Data Preparation for Fine-Tuning

Nobody demos the data cleaning. The slides show the eval jumping ten points after fine-tuning; they never show the two weeks of staring at malformed rows that made the ten points possible. But ask anyone who's shipped a fine-tune what actually decided whether it worked, and they'll tell you the same thing: it was the data, and it was almost always the data being worse than they thought.

This post is about the unglamorous middle — the part between "we should fine-tune" and "let's hit train." Get it right and a mediocre method gives good results. Get it wrong and the fanciest training recipe in the world faithfully learns your garbage.

Less, but clean, beats more

The instinct is to collect as much data as possible. The evidence points the other way. The 2023 LIMA work fine-tuned a strong base on just a thousand carefully curated examples and got a model that competed with ones trained on vastly more — the argument being that a capable base model already knows most of what it needs, and fine-tuning is teaching it which behavior to surface, not stuffing in new knowledge. A small, clean, diverse set does that better than a large, noisy one.

-- Task instructions --
**A.** Translate this sentence from the post on data preparation for fine-tuning into Spanish: "The instinct is to collect as much data as possible."
**B.** Carry on the post about data preparation for fine-tuning, starting after its last sentence.

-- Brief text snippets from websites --
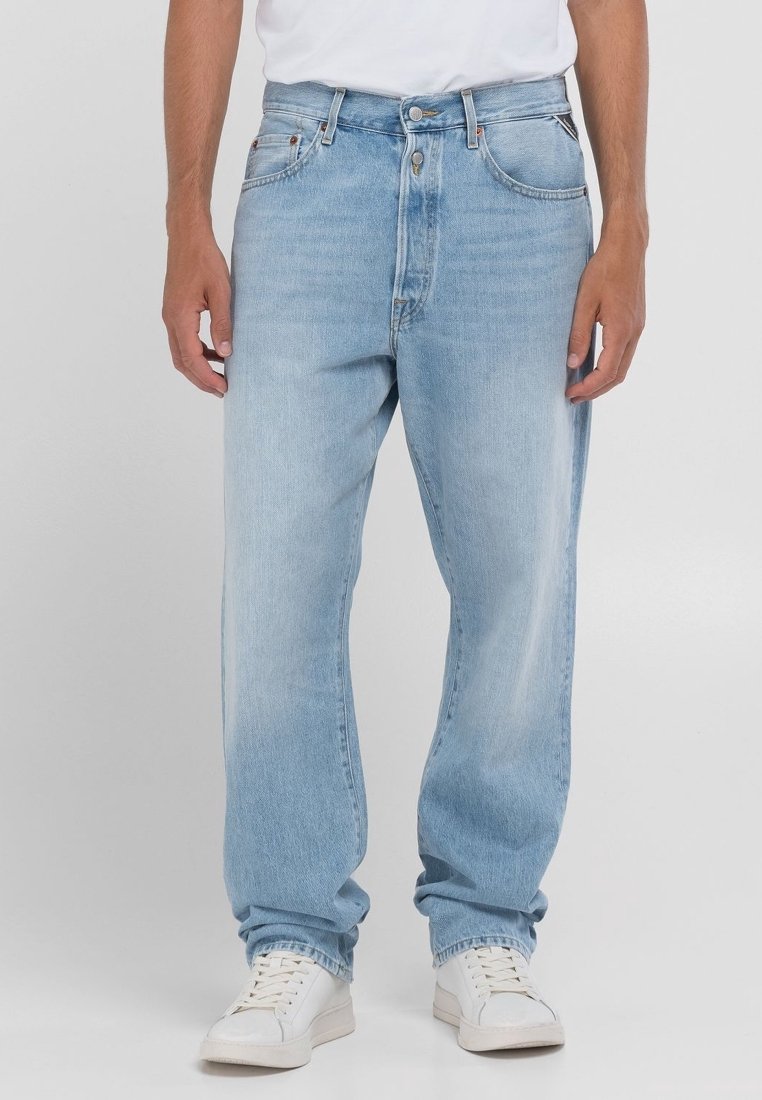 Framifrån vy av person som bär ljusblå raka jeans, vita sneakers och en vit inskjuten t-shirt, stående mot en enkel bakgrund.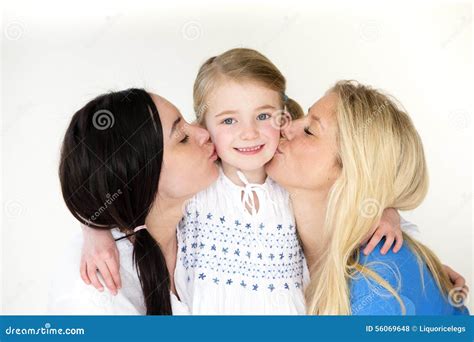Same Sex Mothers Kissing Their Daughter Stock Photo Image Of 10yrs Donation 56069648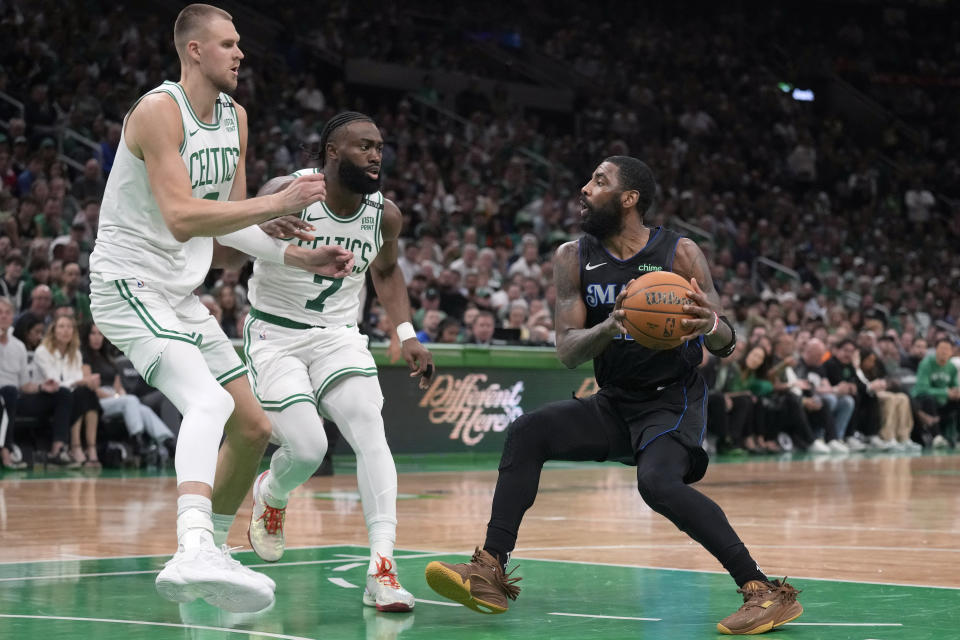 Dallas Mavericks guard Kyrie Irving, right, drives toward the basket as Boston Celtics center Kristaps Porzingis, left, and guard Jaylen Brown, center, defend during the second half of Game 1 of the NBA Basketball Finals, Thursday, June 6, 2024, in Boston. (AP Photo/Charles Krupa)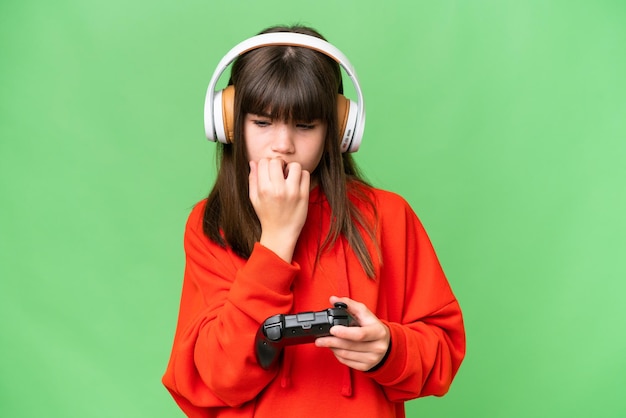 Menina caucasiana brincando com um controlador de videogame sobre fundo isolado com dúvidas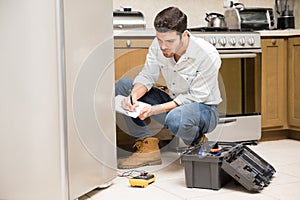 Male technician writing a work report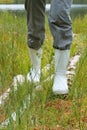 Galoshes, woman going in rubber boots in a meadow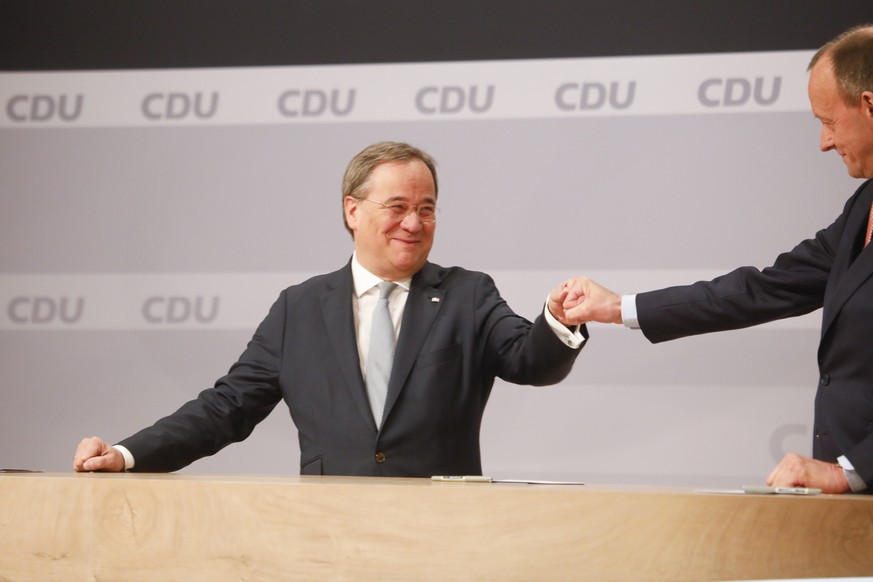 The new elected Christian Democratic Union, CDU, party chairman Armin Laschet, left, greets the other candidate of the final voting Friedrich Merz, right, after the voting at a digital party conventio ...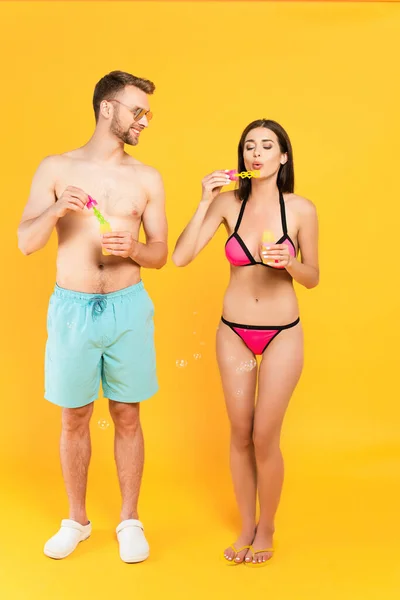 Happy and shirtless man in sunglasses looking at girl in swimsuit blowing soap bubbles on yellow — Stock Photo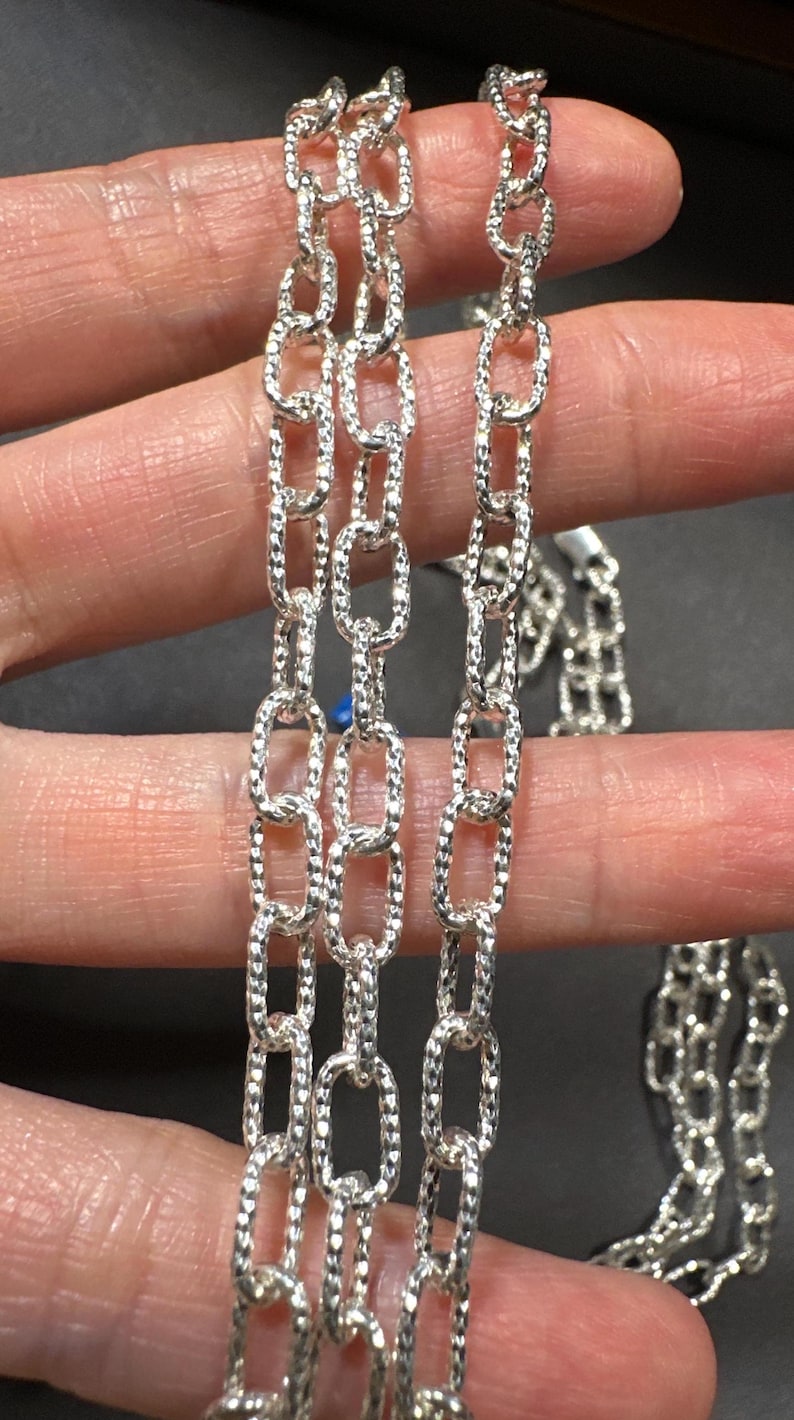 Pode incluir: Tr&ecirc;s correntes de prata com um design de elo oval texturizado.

* * *

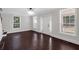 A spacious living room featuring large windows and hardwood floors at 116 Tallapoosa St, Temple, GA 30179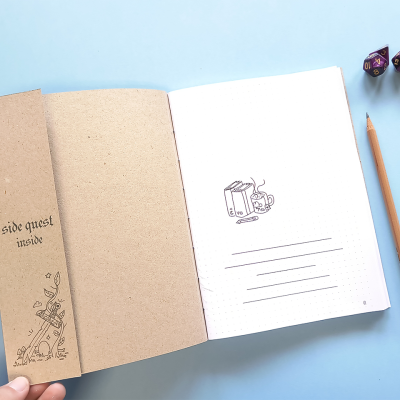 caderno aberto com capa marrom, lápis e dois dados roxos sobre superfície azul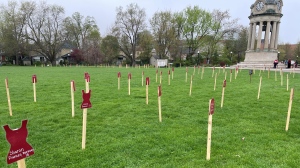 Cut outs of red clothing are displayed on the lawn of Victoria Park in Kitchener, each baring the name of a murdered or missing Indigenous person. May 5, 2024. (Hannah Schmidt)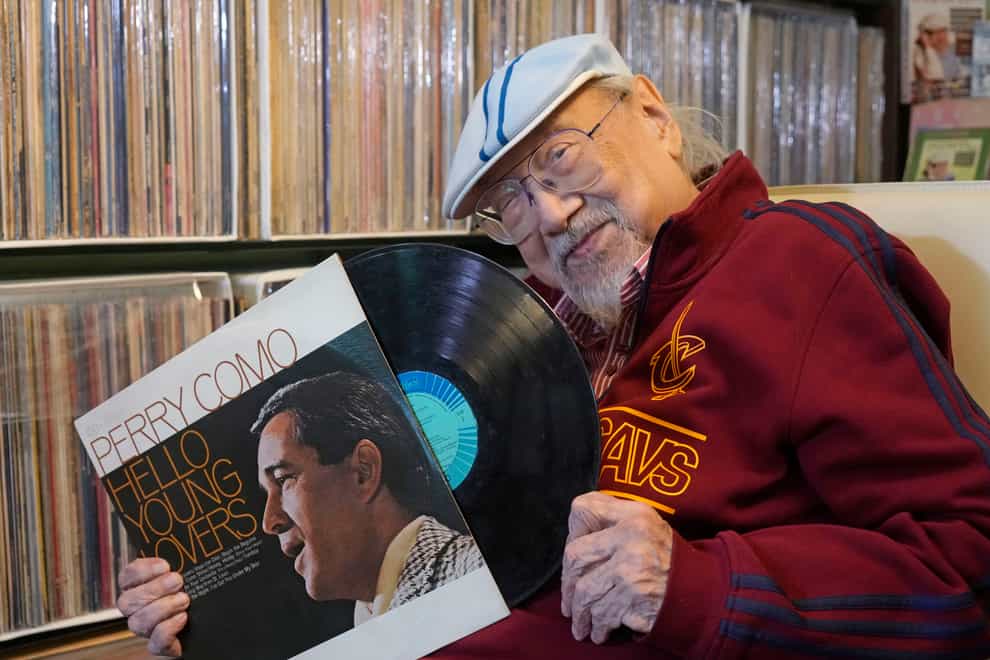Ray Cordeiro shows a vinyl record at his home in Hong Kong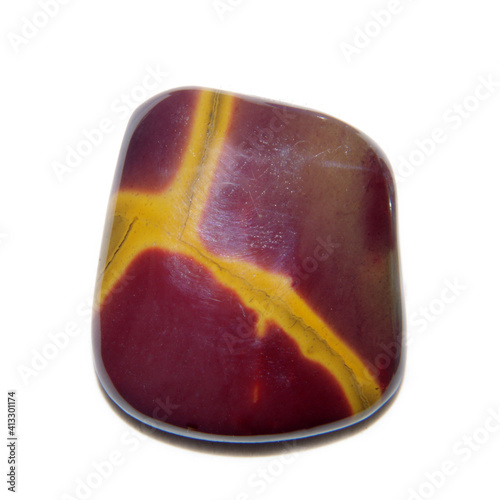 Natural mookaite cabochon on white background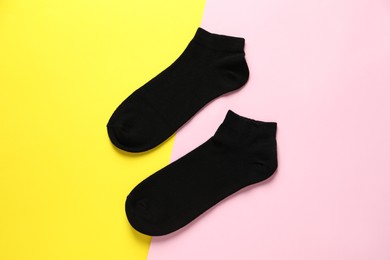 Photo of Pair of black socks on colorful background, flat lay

-- Your responses --
**A.** El instinto es recopilar la mayor cantidad de datos posible.

**B.**
So the goal of data prep isn't volume. It's three things: every example is correct, the set is diverse enough to cover the behavior you want, and the format exactly matches what training expects. Most failures are a breakdown in one of those three, and they're each avoidable.

A data-prep pipeline state diagram from collection to split — Data flows through cleaning, formatting, and a quality gate before the train/val split.

Clean: the boring work that pays

Deduplicate. Duplicate and near-duplicate examples don't just waste compute; they quietly reweight your data, teaching the model that whatever got copied a hundred times is what matters. Exact dedup is easy. Near-dup — paraphrases, boilerplate that repeats with small edits — needs something like MinHash or embedding similarity. The 2021 work on deduplicating pretraining data found removing duplicates straight-up improved models; the same holds at fine-tune scale.

Decontaminate. This is the one that burns people. If any of your eval examples leaked into your training set, your eval number is a lie — the model memorized the answer, it didn't learn the skill. Before you trust a single metric, check that your test set shares nothing with your training set. Near-matches count.

Filter. Drop the truncated rows, the ones where the answer is empty, the ones where the assistant response is actually an apology or a refusal you didn't want, the outliers in length that will blow up your sequence budget. Eyeball the length distribution; surprises there usually mean a parsing bug upstream.

Format: the failure that wastes a whole run

Here's the mistake that silently ruins more fine-tunes than any algorithm choice: formatting the data wrong for the model's chat template.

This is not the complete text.